Math 621 - Numerical Methods for Partial Differential Equations

Spring 2013 - Matthias K. Gobbert

Detailed Schedule - Last Updated January 30, 2013

This schedule is designed to give you an overview of the material to be covered and is tentative in nature. This is a living document and will be updated throughout the semester.
The entries in the column References point to a number of standard references in the field. See my webpage on recommended literature for the complete citations.
The color coding classifies the topic of the material, with green and blue colors for material on the finite difference and the finite element methods, respectively, the actual contents of the course. But to apply either of these methods, we need tools including linear solvers, non-linear solvers, and ODE solvers, color-coded in red. The orange color indicates software workshops on coordinated material in Matlab and COMSOL Multiphysics, offered by the Center for Interdisciplinary Research and Consulting (www.umbc.edu/circ).

Class	Date	Main Topic	References
1	Tu 01/29	Overview: Math 621 in a nutshell	Gobbert (SISC)
	We 01/30	12:00-01:00, ENGR 122: CIRC Software workshop: Advanced MATLAB Programming
2	Th 01/31	Prototype problems for elliptic, parabolic, and hyperbolic PDEs	Evans (Ch. 1 and 2)
3, #1	Tu 02/05	The finite difference method for elliptic problems	Gobbert (Notes)
4	Th 02/07	Linear solvers and Matlab programming	Watkins (Ch. 8)
5, #2	Tu 02/12	The method of lines for a parabolic prototype problem using FD	Gobbert (SISC)
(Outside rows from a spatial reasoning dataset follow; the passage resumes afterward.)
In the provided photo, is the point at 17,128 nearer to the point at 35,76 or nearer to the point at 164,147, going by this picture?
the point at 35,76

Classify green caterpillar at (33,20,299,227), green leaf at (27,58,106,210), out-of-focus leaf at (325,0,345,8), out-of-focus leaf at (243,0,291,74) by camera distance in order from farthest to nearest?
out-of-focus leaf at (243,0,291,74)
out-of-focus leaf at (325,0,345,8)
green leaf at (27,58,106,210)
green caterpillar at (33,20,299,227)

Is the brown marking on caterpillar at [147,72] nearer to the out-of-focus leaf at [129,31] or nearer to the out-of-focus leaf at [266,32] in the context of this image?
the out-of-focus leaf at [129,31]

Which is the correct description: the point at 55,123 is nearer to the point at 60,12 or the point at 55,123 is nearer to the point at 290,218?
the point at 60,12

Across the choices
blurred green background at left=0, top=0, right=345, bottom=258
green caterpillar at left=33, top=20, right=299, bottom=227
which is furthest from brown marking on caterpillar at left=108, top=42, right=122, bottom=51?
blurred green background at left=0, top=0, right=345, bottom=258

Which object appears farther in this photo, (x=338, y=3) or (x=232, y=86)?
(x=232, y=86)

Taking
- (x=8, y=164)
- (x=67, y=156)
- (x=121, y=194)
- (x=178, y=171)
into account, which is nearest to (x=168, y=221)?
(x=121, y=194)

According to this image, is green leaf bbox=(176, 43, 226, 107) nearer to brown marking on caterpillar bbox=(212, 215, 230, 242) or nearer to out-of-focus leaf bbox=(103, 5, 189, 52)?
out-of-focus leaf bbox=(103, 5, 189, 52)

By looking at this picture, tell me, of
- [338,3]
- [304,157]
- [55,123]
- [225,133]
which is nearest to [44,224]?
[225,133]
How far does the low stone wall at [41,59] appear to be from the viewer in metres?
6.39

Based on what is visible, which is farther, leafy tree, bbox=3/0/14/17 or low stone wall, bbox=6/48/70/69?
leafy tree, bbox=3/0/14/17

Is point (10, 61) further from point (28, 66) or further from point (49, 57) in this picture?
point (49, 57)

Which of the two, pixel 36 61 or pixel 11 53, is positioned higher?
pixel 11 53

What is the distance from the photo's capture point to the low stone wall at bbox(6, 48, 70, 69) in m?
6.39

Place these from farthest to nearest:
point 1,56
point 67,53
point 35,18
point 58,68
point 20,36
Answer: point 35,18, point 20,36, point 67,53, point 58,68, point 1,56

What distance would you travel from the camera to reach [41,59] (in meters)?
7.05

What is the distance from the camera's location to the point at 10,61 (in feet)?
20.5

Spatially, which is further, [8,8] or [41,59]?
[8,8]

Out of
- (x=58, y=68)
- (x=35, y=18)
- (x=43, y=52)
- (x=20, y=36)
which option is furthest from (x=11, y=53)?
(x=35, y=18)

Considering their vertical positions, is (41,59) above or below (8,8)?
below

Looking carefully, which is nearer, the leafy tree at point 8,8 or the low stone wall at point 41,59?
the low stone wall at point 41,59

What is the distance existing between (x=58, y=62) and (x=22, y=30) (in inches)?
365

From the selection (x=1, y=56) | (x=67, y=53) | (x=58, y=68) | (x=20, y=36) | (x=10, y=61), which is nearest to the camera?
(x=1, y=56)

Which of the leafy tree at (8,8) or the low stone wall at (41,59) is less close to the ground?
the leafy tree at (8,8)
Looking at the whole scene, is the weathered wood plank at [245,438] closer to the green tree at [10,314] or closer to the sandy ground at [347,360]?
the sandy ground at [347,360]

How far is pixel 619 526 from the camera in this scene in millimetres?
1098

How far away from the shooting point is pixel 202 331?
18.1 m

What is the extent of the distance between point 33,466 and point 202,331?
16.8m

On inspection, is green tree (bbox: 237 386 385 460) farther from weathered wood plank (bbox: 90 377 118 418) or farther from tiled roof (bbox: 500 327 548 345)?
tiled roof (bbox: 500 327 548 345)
	We 02/13	12:00-01:00, ENGR 122: CIRC Software workshop: Intermediate MATLAB Programming
6	Th 02/14	Implementation issues and higher dimensional problems	Gobbert (Notes)
7	Tu 02/19	Review of basic numerical methods for ODEs and their convergence theory	Iserles (Part I)
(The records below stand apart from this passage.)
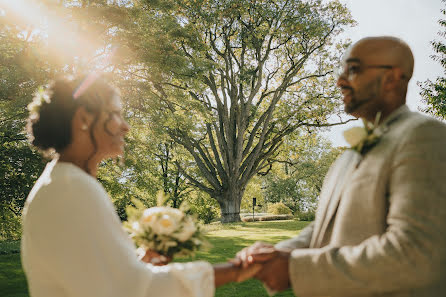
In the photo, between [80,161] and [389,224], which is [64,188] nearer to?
[80,161]

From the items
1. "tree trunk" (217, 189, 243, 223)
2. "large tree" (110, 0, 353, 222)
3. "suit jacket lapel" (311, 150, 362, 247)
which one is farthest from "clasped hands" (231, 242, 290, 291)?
"tree trunk" (217, 189, 243, 223)

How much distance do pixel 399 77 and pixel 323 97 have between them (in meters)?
22.8

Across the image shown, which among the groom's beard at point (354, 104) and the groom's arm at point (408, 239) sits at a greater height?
the groom's beard at point (354, 104)

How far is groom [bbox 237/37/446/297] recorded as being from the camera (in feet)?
5.68

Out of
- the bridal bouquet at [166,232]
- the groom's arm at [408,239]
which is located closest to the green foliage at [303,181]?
the bridal bouquet at [166,232]

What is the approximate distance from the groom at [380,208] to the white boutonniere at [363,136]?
3 cm

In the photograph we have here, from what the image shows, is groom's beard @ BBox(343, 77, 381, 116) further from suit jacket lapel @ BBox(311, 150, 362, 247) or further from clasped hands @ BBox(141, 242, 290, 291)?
clasped hands @ BBox(141, 242, 290, 291)

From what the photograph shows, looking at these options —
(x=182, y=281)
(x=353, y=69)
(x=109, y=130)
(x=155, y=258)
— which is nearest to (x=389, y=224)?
(x=353, y=69)

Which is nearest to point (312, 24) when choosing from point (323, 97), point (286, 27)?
point (286, 27)

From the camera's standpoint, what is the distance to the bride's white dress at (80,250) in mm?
1896

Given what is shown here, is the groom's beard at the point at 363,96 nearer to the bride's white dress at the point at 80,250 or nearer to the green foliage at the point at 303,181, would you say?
the bride's white dress at the point at 80,250

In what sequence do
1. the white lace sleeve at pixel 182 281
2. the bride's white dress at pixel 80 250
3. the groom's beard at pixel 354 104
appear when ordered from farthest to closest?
the groom's beard at pixel 354 104
the white lace sleeve at pixel 182 281
the bride's white dress at pixel 80 250

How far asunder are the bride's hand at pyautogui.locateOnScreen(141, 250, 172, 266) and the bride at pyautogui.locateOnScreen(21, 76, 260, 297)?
456 mm

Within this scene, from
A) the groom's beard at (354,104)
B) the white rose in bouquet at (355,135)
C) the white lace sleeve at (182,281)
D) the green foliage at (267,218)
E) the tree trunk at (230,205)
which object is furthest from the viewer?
the green foliage at (267,218)
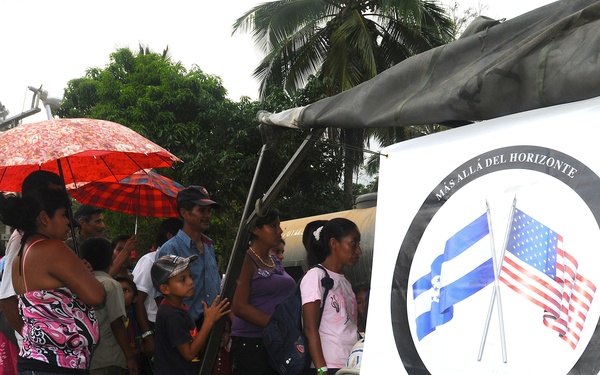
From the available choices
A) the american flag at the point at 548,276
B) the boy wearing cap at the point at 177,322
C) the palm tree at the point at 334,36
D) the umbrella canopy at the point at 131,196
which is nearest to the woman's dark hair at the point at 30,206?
the boy wearing cap at the point at 177,322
	We 02/20	12:00-01:00, ENGR 122: CIRC Software workshop: An Introduction to MATLAB Programming
8	Th 02/21	Linear stability theory for ODE methods and the concept of stiffness	Iserles (Part I)
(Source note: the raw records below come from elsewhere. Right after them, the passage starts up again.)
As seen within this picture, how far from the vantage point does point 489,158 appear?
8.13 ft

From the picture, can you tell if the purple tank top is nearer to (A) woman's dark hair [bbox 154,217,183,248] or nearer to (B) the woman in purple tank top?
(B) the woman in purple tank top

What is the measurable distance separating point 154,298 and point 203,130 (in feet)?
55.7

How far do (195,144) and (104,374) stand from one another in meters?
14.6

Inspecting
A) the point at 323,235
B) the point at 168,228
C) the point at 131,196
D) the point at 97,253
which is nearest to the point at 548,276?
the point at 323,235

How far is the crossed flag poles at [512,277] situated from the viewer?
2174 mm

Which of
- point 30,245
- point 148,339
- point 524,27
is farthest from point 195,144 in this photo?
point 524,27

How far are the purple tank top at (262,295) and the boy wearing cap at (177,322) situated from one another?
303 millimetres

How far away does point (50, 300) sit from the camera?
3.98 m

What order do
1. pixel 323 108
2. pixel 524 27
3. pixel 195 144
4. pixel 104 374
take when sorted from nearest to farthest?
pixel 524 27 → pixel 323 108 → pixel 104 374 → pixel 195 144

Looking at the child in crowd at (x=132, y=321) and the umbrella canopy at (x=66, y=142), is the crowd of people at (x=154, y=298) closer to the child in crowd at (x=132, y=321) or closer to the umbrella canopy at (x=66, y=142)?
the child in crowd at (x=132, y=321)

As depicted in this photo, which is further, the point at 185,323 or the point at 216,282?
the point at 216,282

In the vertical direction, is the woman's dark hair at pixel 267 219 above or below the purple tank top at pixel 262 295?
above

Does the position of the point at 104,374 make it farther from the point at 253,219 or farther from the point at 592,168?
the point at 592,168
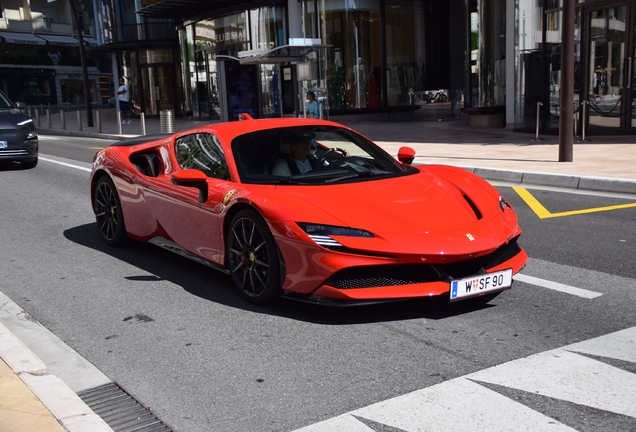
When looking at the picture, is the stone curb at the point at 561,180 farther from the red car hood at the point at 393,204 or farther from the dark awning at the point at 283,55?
the dark awning at the point at 283,55

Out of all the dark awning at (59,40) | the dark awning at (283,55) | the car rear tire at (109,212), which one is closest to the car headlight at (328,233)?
the car rear tire at (109,212)

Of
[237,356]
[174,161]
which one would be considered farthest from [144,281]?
[237,356]

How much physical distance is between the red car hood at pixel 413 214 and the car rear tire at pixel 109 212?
2.67 metres

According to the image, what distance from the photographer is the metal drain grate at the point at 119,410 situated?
11.6 ft

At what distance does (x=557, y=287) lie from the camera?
5.41 m

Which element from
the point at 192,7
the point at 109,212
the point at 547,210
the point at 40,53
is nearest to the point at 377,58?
the point at 192,7

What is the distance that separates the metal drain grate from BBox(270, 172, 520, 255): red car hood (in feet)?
5.22

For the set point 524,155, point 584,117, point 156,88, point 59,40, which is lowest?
point 524,155

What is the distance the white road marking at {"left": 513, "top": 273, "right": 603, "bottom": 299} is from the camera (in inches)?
205

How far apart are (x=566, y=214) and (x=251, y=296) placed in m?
4.85

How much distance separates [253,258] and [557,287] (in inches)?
90.5

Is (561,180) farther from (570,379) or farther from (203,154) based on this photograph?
(570,379)

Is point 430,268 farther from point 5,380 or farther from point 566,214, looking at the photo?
point 566,214

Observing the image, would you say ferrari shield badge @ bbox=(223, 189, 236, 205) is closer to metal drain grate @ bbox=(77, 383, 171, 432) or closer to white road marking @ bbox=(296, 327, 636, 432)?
metal drain grate @ bbox=(77, 383, 171, 432)
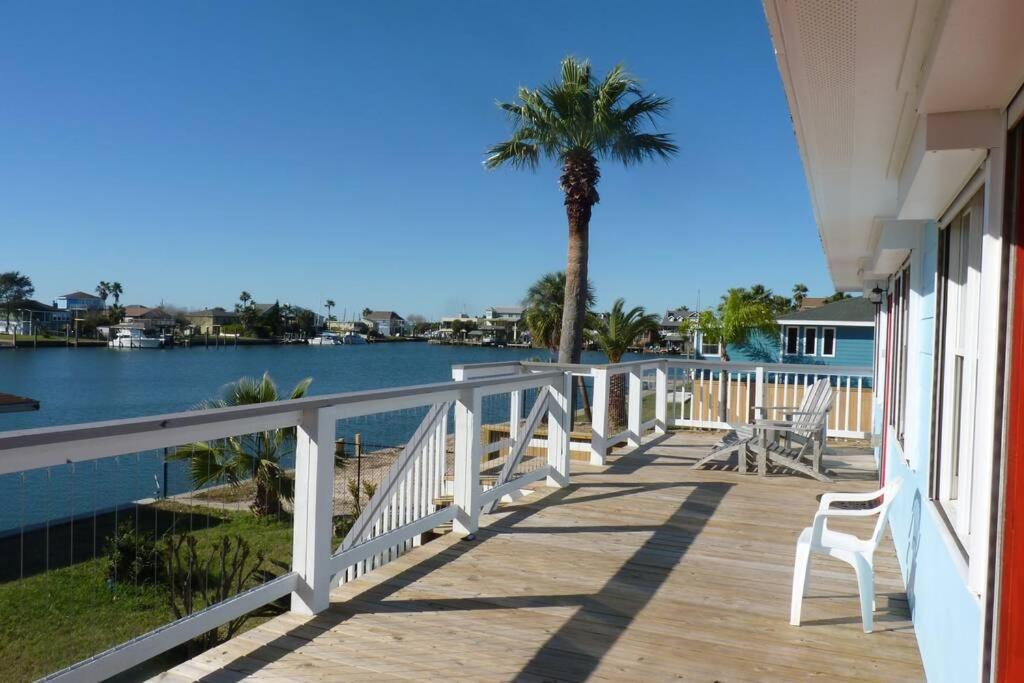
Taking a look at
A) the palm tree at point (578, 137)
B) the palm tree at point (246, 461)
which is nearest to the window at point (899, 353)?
the palm tree at point (246, 461)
9, #3	Tu 02/26	Numerical methods for stiff systems of ODEs	Shampine & Reichelt
10	Th 02/28	The non-linear solver inside implicit ODE methods	Gobbert (slides)
11	Tu 03/05	Theory of the finite difference method for elliptic problems	Gobbert (Notes)
12	Th 03/07	Idea of the finite element method for elliptic problems
13, #4	Tu 03/12	Weak derivatives and Sobolev spaces	Braess (Sec. II.1)
	We 03/13	12:00-01:00, ENGR 122: CIRC Software workshop: COMSOL Multiphysics
14	Th 03/14	The weak form of elliptic PDEs	Braess (Sec. II.2)
	Tu 03/19	Spring Break
	Th 03/21	Spring Break
15	Tu 03/26	Report on project background; project proposal due
16	Th 03/28	Galerkin orthogonality and Céa's lemma, standard finite elements	Braess (Sec. II.4, II.5)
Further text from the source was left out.